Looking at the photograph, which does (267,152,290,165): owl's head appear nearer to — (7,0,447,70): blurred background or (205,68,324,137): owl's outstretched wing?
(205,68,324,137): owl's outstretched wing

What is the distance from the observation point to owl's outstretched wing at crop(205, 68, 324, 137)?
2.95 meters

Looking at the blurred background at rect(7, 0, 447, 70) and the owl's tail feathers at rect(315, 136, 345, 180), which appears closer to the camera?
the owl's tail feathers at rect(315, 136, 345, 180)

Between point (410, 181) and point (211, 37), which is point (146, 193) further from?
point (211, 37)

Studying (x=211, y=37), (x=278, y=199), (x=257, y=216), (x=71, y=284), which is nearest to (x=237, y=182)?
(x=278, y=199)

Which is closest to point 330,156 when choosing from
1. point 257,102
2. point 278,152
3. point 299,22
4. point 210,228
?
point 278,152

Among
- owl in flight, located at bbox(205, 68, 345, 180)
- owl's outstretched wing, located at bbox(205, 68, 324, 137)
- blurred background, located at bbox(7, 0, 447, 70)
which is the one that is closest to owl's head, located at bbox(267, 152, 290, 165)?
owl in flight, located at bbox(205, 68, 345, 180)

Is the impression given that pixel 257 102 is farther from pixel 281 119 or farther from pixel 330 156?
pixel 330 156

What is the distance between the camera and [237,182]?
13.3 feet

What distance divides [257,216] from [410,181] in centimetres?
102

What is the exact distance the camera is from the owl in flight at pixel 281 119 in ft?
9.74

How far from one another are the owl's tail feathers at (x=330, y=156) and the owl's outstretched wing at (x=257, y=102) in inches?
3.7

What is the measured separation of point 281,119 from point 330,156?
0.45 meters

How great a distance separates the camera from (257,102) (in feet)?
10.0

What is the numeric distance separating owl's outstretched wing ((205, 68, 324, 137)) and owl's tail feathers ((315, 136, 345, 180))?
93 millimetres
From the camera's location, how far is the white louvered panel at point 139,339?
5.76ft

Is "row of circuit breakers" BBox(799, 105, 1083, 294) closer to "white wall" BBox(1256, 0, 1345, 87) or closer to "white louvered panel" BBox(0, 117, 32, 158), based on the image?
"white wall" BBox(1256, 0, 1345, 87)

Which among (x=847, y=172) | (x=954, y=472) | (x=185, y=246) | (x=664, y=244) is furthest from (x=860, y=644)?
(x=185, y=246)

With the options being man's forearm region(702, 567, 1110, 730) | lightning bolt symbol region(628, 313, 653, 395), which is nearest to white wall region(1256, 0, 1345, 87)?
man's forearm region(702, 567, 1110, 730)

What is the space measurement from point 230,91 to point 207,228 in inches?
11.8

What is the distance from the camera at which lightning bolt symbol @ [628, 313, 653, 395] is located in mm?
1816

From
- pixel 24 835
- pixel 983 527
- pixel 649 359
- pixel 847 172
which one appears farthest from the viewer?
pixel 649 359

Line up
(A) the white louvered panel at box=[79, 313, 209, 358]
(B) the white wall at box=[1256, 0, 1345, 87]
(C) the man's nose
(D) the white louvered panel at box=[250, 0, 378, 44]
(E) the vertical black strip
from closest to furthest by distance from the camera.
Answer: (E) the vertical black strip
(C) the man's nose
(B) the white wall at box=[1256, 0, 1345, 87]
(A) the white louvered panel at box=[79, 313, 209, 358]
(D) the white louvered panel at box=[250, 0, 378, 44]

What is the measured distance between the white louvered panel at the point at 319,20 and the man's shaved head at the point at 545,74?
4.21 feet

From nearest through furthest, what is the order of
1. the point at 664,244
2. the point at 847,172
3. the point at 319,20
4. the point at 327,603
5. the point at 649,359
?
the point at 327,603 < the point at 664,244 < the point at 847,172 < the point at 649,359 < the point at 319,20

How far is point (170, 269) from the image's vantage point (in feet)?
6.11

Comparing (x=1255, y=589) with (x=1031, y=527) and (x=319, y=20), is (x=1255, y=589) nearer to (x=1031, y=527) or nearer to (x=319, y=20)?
----------
- _Exercise aim_
Copy every one of the records above word for word, keeping each line as it stands.

- _Finished exercise_
Looking at the photograph, which does (267,152,290,165): owl's head appear nearer to — (7,0,447,70): blurred background or (205,68,324,137): owl's outstretched wing?
(205,68,324,137): owl's outstretched wing

What is the distance from the observation point to owl's outstretched wing at crop(205, 68, 324, 137)?
2.95 meters

Looking at the blurred background at rect(7, 0, 447, 70) and the owl's tail feathers at rect(315, 136, 345, 180), which appears closer to the camera?
the owl's tail feathers at rect(315, 136, 345, 180)

Between point (410, 181) and point (211, 37), which is point (146, 193) further from?
point (211, 37)

Studying (x=211, y=37), (x=278, y=199), (x=257, y=216), (x=71, y=284), which is nearest to (x=237, y=182)?
(x=278, y=199)

Which is closest to point 330,156 when choosing from
1. point 257,102
2. point 278,152
3. point 299,22
4. point 210,228
?
point 278,152

Among
- owl in flight, located at bbox(205, 68, 345, 180)
- owl's outstretched wing, located at bbox(205, 68, 324, 137)
- blurred background, located at bbox(7, 0, 447, 70)
which is the one that is closest to owl's head, located at bbox(267, 152, 290, 165)?
owl in flight, located at bbox(205, 68, 345, 180)

Is the impression given that pixel 257 102 is farther from pixel 281 119 or farther from pixel 330 156?
pixel 330 156

What is the distance between the camera and [237,182]?
13.3 feet

What distance divides [257,216] from [410,181] in centimetres?
102

What is the exact distance the camera is from the owl in flight at pixel 281 119 in ft?
9.74

How far from one another are the owl's tail feathers at (x=330, y=156) and the owl's outstretched wing at (x=257, y=102) in inches?
3.7

What is the measured separation of point 281,119 from point 330,156?
0.45 meters

How great a distance separates the camera from (257,102) (in feet)?
10.0

What is the numeric distance separating owl's outstretched wing ((205, 68, 324, 137)) and owl's tail feathers ((315, 136, 345, 180))?
93 millimetres
From the camera's location, how far is the white louvered panel at point 139,339?
5.76ft

Is "row of circuit breakers" BBox(799, 105, 1083, 294) closer to "white wall" BBox(1256, 0, 1345, 87) or closer to "white louvered panel" BBox(0, 117, 32, 158), based on the image?
"white wall" BBox(1256, 0, 1345, 87)

Which among (x=847, y=172) | (x=954, y=472) | (x=185, y=246) | (x=664, y=244) is furthest from (x=860, y=644)?
(x=185, y=246)

With the options being man's forearm region(702, 567, 1110, 730) | lightning bolt symbol region(628, 313, 653, 395), which is nearest to white wall region(1256, 0, 1345, 87)?
man's forearm region(702, 567, 1110, 730)

What is the space measurement from point 230,91 to point 207,228 in inches?
11.8

What is the distance from the camera at which lightning bolt symbol @ [628, 313, 653, 395] is located in mm?
1816

From
- pixel 24 835
- pixel 983 527
- pixel 649 359
- pixel 847 172
which one appears farthest from the viewer?
pixel 649 359

Line up
(A) the white louvered panel at box=[79, 313, 209, 358]
(B) the white wall at box=[1256, 0, 1345, 87]
(C) the man's nose
(D) the white louvered panel at box=[250, 0, 378, 44]
(E) the vertical black strip
from closest to furthest by distance from the camera.
Answer: (E) the vertical black strip
(C) the man's nose
(B) the white wall at box=[1256, 0, 1345, 87]
(A) the white louvered panel at box=[79, 313, 209, 358]
(D) the white louvered panel at box=[250, 0, 378, 44]

What is the measured distance between the white louvered panel at the point at 319,20 and the man's shaved head at the point at 545,74?
4.21 feet

From nearest through furthest, what is the order of
1. the point at 664,244
2. the point at 847,172
3. the point at 319,20
4. the point at 327,603
5. the point at 649,359
?
the point at 327,603 < the point at 664,244 < the point at 847,172 < the point at 649,359 < the point at 319,20

How far is point (170, 269) from the image's vantage point (in feet)?
6.11

Comparing (x=1255, y=589) with (x=1031, y=527) and (x=319, y=20), is (x=1255, y=589) nearer to (x=1031, y=527) or nearer to (x=319, y=20)?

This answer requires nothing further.